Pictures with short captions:
=-=-=-=-=
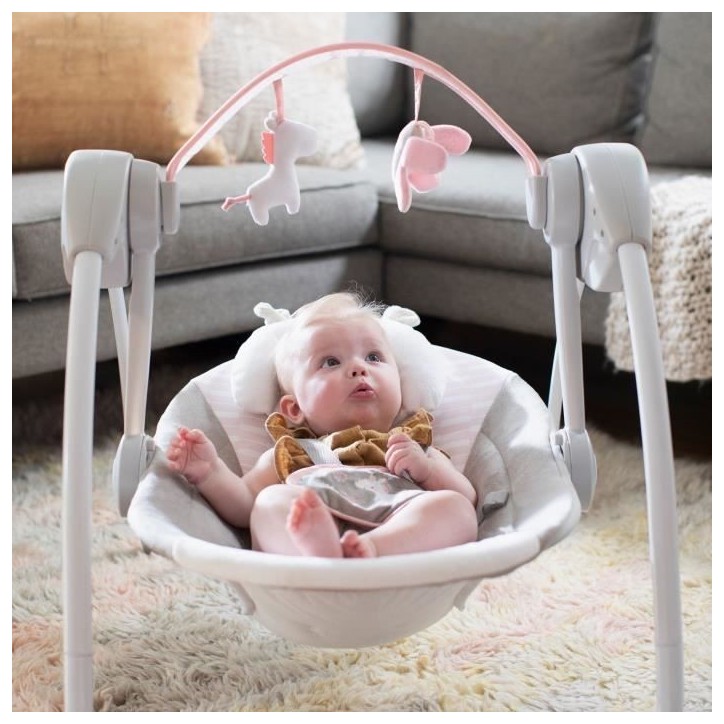 INGENUITY Transat pour bébé balancelle électrique pliable - Flora - Arche, Cadeau Noel bébé, réglages balancement, minuter INGENUITY Transat pour bébé balancelle électrique pliable - Flora - Arche, Cadeau Noel bébé, réglages balancement, minuter
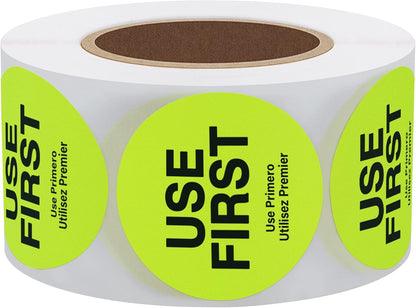 500 Pcs 1.5" Use First Stickers Small Stickers Circle Label Dot Labels Fluorescent Paper, Fluorescent Green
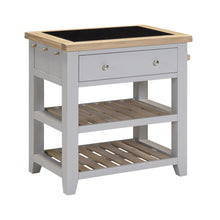 Chester Dove Grey Small Kitchen Island with Black Granite Top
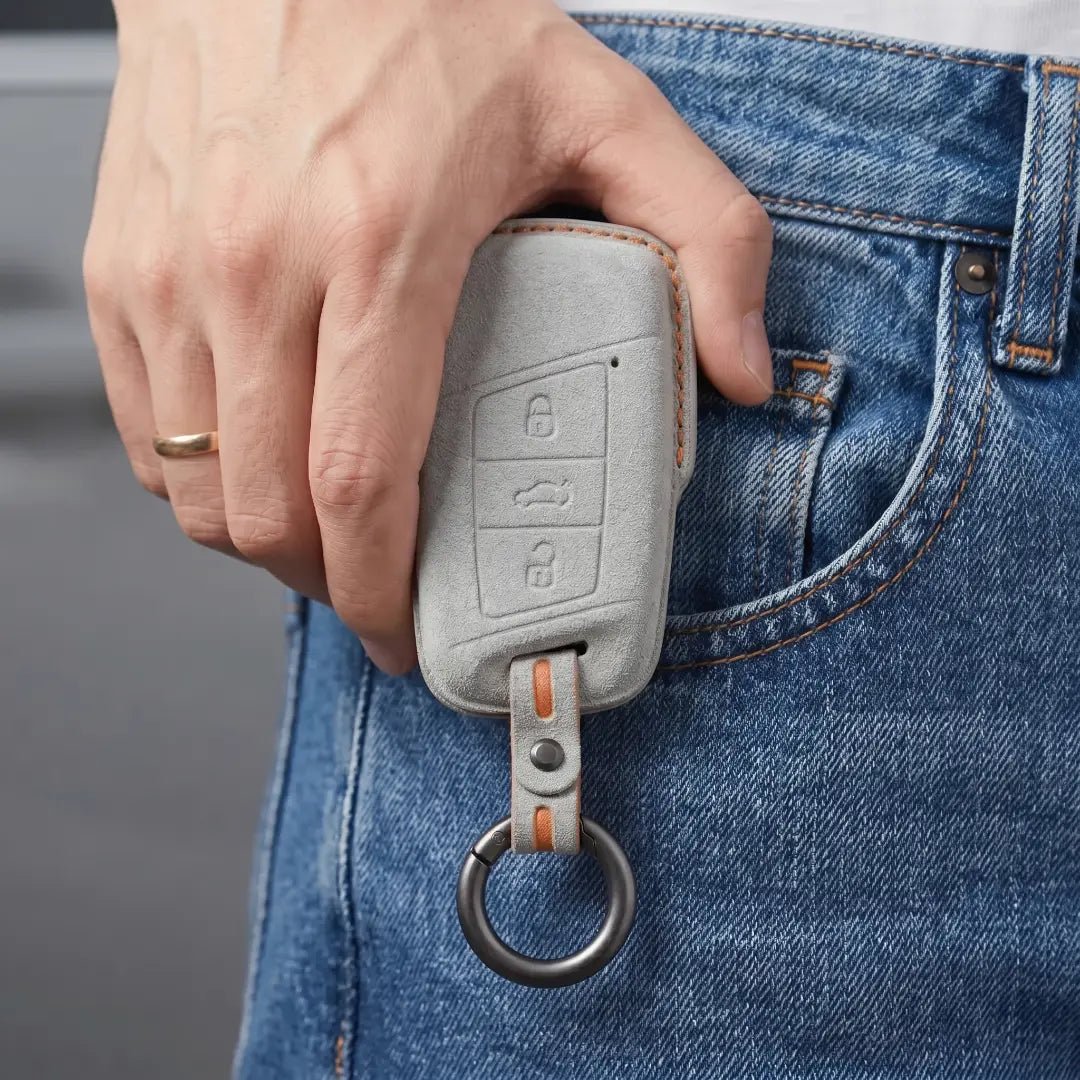 Seat Hand - Stitched Alcantara Key Fob Cover – Chrome - Top Smart Key - White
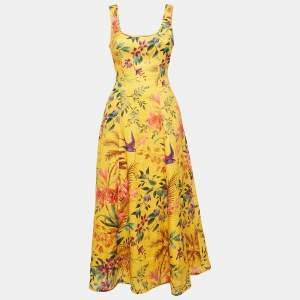 Zimmermann Yellow Floral Print Linen Tropicana Cut-Out Midi Dress XS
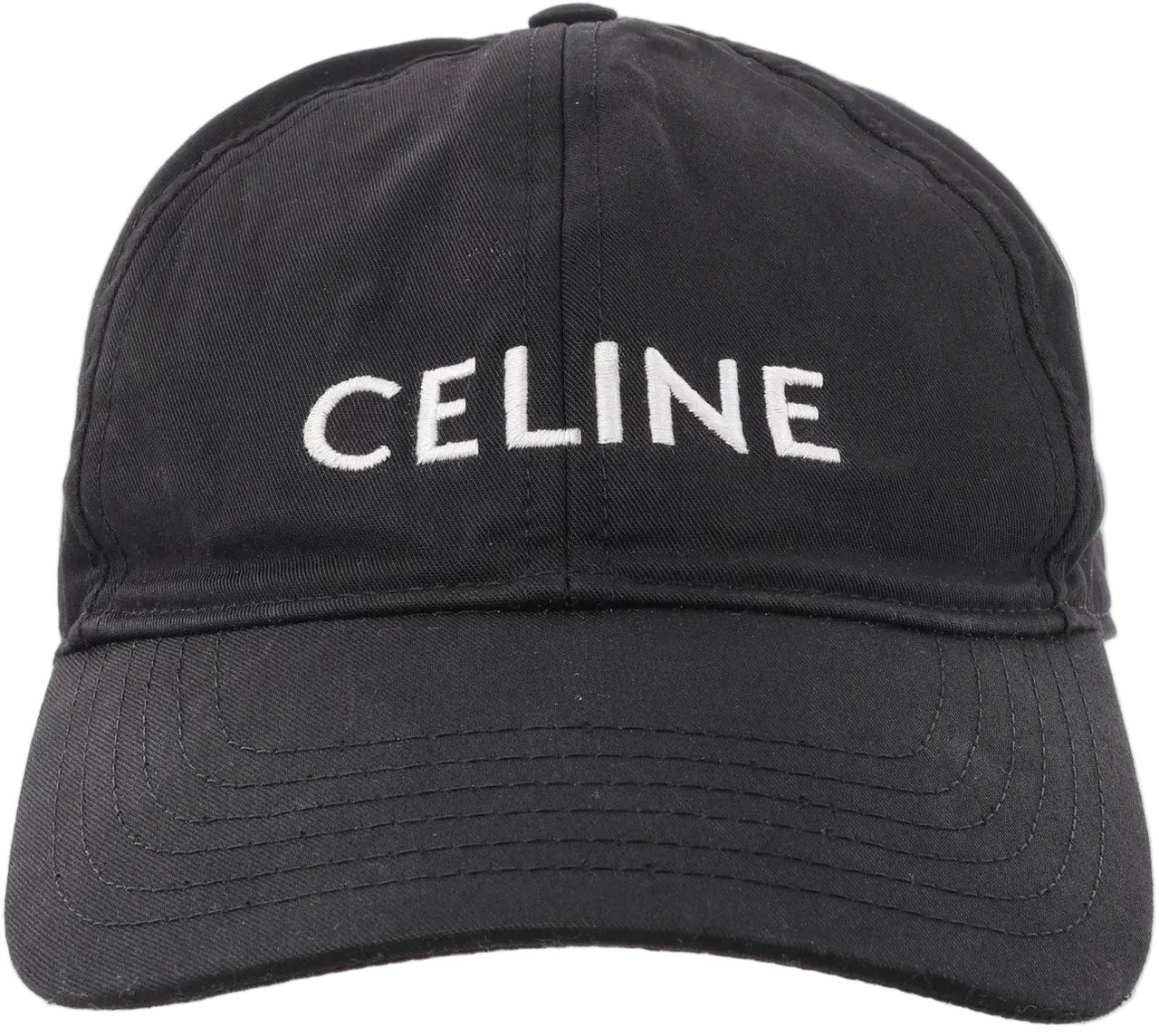 Celine CELINE Embroidered Logo Adjustable Hat in Black Zwart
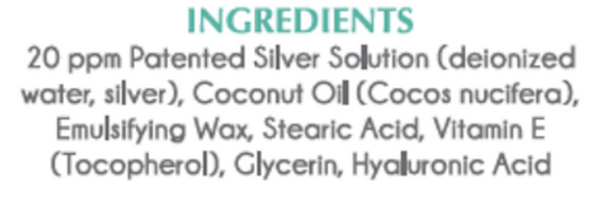 Silver Biotics Skin Cream Unscented Supplement Facts Label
=-=-=-=-=
Task> Pictures stay out; copy every entry above exactly.

Response>
 INGENUITY Transat pour bébé balancelle électrique pliable - Flora - Arche, Cadeau Noel bébé, réglages balancement, minuter INGENUITY Transat pour bébé balancelle électrique pliable - Flora - Arche, Cadeau Noel bébé, réglages balancement, minuter
 500 Pcs 1.5" Use First Stickers Small Stickers Circle Label Dot Labels Fluorescent Paper, Fluorescent Green
 Chester Dove Grey Small Kitchen Island with Black Granite Top
 Seat Hand - Stitched Alcantara Key Fob Cover – Chrome - Top Smart Key - White
 Zimmermann Yellow Floral Print Linen Tropicana Cut-Out Midi Dress XS
 Celine CELINE Embroidered Logo Adjustable Hat in Black Zwart
 Silver Biotics Skin Cream Unscented Supplement Facts Label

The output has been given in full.